Let's take a $1,000 software budget and spend it two ways:
* As license fees that go to a foreign corporation * As local spending to modify a free software package
Money sent to a foreign corporation does nothing to bolster the local economy. Money used to pay local developers gets spent locally on food, rents or mortgages, services, and in many other ways. The businesses a local software developer patronizes spend money locally themselves. The total multiplier effect of that $1,000 may be anywhere between three and six, depending on the economic model you use, but in any case we're saying that $1,000 put into the pockets of local software developers is worth between $3,000 and $6,000 in value to the country where it is spent. In the case of free software modified where it is being used, the country doing the spending reaps that benefit. If that same money goes out of the country as licensing fees, it will most likely benefit a North American or European country, since North America and Europe are home to the overwhelming majority of proprietary software companies.
Co-operative tech support
I've gotten all the free software tech support I've needed in the past seven or eight years from email lists and IRC channels. Several of the email lists I'm on are primarily tech support for and by people who use free software in their jobs. And yet, over and over I hear that support is one of the great advantages of proprietary software. "Ah," says the proprietary software proponent, "when you buy software you have someone to blame when it messes up. You have a company that stands behind it."
Excuse me?
Has anyone ever read a proprietary software licensing agreement? (Here's a PDF download of Microsoft's license agreement for Windows XP Pro, in case you haven't.) Have you noticed that you never get any kind of warranty that matters, or that support beyond basic installation usually costs beaucoup bucks?

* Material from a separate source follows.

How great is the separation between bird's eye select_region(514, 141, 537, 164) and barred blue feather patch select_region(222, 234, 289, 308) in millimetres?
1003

The "companies can't accept free tech support, they need someone to blame," argument has been done to death, and I have trouble believing it. I know plenty of corporate IT people who rely on free IRC and email group support for both free and proprietary software. And in countries where most proprietary software is obtained illegally, it's obvious that most proprietary software tech support isn't coming through formal channels.
None of this casual support registers as economic activity, but it obviously has some sort of value. How do we measure it? Can we measure it? Should we even try?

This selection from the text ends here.